Whose Truth Gets Optimized? AI and the New Epistemic Order

Whose Truth Gets Optimized? AI and the New Epistemic Order

This is an edited version of my keynote talk delivered at the IV. International Communication, Digitalization and Society Symposium (ICDS), Istanbul Aydın University, April 28, 2026.


The theme of this year’s ICDS symposium — Truth in an Optimized Society: From Democracy to Infocracy — is a genuinely productive one. The concept of infocracy captures something real: a condition in which the management and optimization of information has begun to displace the deliberative logic that democracy depends on. I want to accept that framing and then immediately complicate it. Because the question the field has not yet sufficiently asked is: whose democracy, and whose infocracy?

The “optimized society” presupposes a universal subject being optimized. That subject does not exist. What exists are specific knowledge systems, specific languages, specific histories — some of which get encoded into AI as default reality, and some of which get left out entirely. The shift from democracy to infocracy is not a shift that affects everyone in the same way, from the same starting position. It is a shift that happens on top of — and through — existing structures of epistemic inequality. That is what I want to explore here.


Optimization Is Never Neutral

When we say that AI “optimizes” for truth, or for relevance, or for quality, we need to ask: optimizes according to what training data, what linguistic corpus, what cultural assumptions about what counts as a credible source?

I want to introduce the term epistemic colonialism here — not as a metaphor, but as a structural description. The global AI stack was built on a massively skewed corpus: English-dominant, Western-institutional, shaped by particular notions of expertise, evidence, and epistemic authority. When that stack becomes the infrastructure of infocracy, it doesn’t simply distribute information unevenly. It distributes reality unevenly.

This is importantly different from what we usually call algorithmic bias. Bias implies an accidental deviation from a neutral norm. But there is no neutral norm. Every AI system encodes an epistemology as its baseline — a set of assumptions about what kinds of knowledge count, whose voices carry weight, which events deserve documentation, which languages contain enough data to be taken seriously. The question is not whether a given system is biased relative to some neutral standard. The question is: whose epistemology is the baseline, and how did it get there?


The Algorithmic Canon

I find it useful to think about this in terms of what I am calling the algorithmic canon. Literary canons determine which texts count as authoritative cultural knowledge — which works are studied, cited, preserved, and treated as the standard against which other works are measured. AI training corpora function in an analogous way, but at a scale and with a reach that no previous canon has approached. They constitute a new kind of canon: largely invisible, presented as a technical artifact rather than a political one, and far more consequential than any literary or scholarly canon because it shapes the outputs of systems that billions of people use to understand the world.

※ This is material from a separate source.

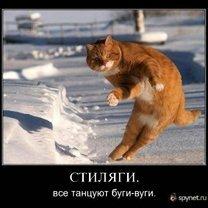 Наши  русские кошаки смешных фото приколов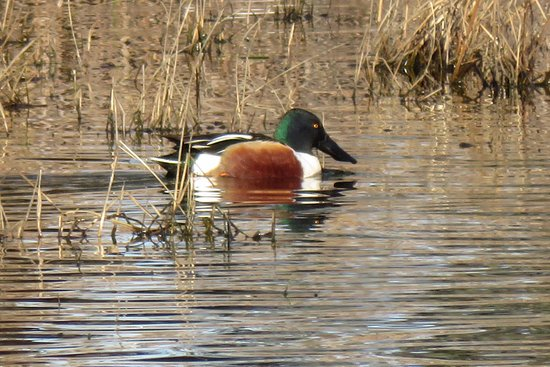 Willows, CA: Northern Shoveler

Three cases help clarify what the algorithmic canon looks like in practice.

The first is Te Hiku Media, the Māori language organization in Aotearoa New Zealand that made the deliberate decision not to donate their language data to large AI systems. This was not a failure of engagement with technology — it was a sophisticated act of epistemic sovereignty. The community understood that contributing their language to an AI training corpus would mean ceding control over how that language, and the knowledge embedded in it, would be represented and retrieved. Canonization, in this sense, means loss of control over meaning.

The second is Google Translate, and the well-documented gender and cultural biases that have shaped its outputs. These are not bugs to be patched. They are the logical output of a corpus that reflects existing social hierarchies. When a translation system defaults to masculine pronouns for doctors and feminine pronouns for nurses, it is not malfunctioning — it is faithfully reproducing the epistemic assumptions of its training data. The “neutral” tool replicates the canon’s hierarchies.

The third case is closer to home. Turkey has several active initiatives to develop indigenous large language models — T3 AI and TÜBİTAK BİLGEM among them — framed officially as AI sovereignty projects. I think these initiatives deserve critical attention rather than simple celebration. The crucial question is whether they are building genuinely alternative epistemic canons, encoding different assumptions about knowledge, authority, and cultural memory, or whether they are replicating the structural logic of the dominant AI paradigm in a different language. Sovereignty over the infrastructure does not automatically translate into epistemic sovereignty.


AI Grooming: The Active Form

So far I have been describing epistemic colonialism and the algorithmic canon as structural conditions — features of how AI systems are built, trained, and deployed. But there is an active, deliberate dimension to this as well, and this is where my own ongoing research becomes most directly relevant.

I have been developing the concept of AI Grooming to describe the systematic manipulation of AI training data, feedback loops, and knowledge architectures by state or para-state actors in order to reshape collective epistemic perception — to make certain truths feel natural, certain actors appear legitimate, certain histories seem settled. The goal is not simply to deceive today’s reader. It is to shape what the machine will “know” tomorrow.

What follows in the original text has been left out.